● **TASK MATERIAL**:

** Begin **

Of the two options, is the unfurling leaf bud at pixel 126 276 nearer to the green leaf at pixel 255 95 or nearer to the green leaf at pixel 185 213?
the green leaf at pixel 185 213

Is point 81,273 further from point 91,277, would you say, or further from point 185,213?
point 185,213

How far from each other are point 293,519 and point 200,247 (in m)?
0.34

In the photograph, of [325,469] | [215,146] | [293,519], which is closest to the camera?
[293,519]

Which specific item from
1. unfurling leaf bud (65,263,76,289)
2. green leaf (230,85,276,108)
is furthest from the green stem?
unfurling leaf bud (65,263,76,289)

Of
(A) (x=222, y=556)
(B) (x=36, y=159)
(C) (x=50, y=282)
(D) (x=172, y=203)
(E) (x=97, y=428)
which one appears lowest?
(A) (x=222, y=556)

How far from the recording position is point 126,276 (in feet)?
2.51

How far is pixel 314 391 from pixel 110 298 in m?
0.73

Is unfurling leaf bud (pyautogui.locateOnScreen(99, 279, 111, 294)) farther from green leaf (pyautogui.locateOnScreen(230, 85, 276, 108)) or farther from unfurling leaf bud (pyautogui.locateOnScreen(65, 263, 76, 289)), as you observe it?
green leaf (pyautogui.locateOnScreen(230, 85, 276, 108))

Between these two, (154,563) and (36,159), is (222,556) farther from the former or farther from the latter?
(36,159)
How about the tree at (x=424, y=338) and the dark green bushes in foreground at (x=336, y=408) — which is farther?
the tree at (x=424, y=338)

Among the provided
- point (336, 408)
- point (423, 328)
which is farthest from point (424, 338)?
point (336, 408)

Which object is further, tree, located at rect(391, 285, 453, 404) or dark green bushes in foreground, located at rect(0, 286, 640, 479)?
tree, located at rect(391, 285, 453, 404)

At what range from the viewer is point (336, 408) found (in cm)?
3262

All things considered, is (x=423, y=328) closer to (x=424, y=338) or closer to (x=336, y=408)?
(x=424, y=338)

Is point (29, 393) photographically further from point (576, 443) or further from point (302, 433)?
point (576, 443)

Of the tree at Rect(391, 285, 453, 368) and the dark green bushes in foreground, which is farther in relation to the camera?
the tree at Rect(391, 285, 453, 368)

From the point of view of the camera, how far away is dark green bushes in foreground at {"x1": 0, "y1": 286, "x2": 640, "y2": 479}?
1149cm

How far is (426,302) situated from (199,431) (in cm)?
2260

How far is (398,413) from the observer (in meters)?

** End **

Return the entries above exactly, each one complete.

● **THE RESPONSE**:
Of the two options, is the unfurling leaf bud at pixel 126 276 nearer to the green leaf at pixel 255 95 or nearer to the green leaf at pixel 185 213?
the green leaf at pixel 185 213

Is point 81,273 further from point 91,277, would you say, or further from point 185,213?
point 185,213

How far from each other are point 293,519 and point 200,247 (in m)?
0.34

In the photograph, of [325,469] | [215,146] | [293,519], which is closest to the camera?
[293,519]

Which specific item from
1. unfurling leaf bud (65,263,76,289)
2. green leaf (230,85,276,108)
is furthest from the green stem?
unfurling leaf bud (65,263,76,289)

Of
(A) (x=222, y=556)
(B) (x=36, y=159)
(C) (x=50, y=282)
(D) (x=172, y=203)
(E) (x=97, y=428)
which one appears lowest?
(A) (x=222, y=556)

How far from the recording position is point 126,276 (in feet)?
2.51

How far is pixel 314 391 from pixel 110 298 in m?
0.73

Is unfurling leaf bud (pyautogui.locateOnScreen(99, 279, 111, 294)) farther from green leaf (pyautogui.locateOnScreen(230, 85, 276, 108)) or farther from unfurling leaf bud (pyautogui.locateOnScreen(65, 263, 76, 289)), as you observe it?
green leaf (pyautogui.locateOnScreen(230, 85, 276, 108))

Between these two, (154,563) and (36,159), is (222,556) farther from the former or farther from the latter?
(36,159)
How about the tree at (x=424, y=338) and the dark green bushes in foreground at (x=336, y=408) — which is farther?
the tree at (x=424, y=338)

Among the provided
- point (336, 408)
- point (423, 328)
which is farthest from point (424, 338)?
point (336, 408)

Which object is further, tree, located at rect(391, 285, 453, 404) or dark green bushes in foreground, located at rect(0, 286, 640, 479)?
tree, located at rect(391, 285, 453, 404)

At what range from the viewer is point (336, 408) found (in cm)?
3262

All things considered, is (x=423, y=328) closer to (x=424, y=338) or closer to (x=336, y=408)?
(x=424, y=338)

Is point (29, 393) photographically further from point (576, 443) or further from point (302, 433)?
point (576, 443)

Of the tree at Rect(391, 285, 453, 368) and the dark green bushes in foreground, which is farther in relation to the camera?
the tree at Rect(391, 285, 453, 368)

From the point of view of the camera, how far away is dark green bushes in foreground at {"x1": 0, "y1": 286, "x2": 640, "y2": 479}?
1149cm

How far is (426,302) situated from (199,431) (in cm)?
2260

How far is (398,413) from the observer (in meters)?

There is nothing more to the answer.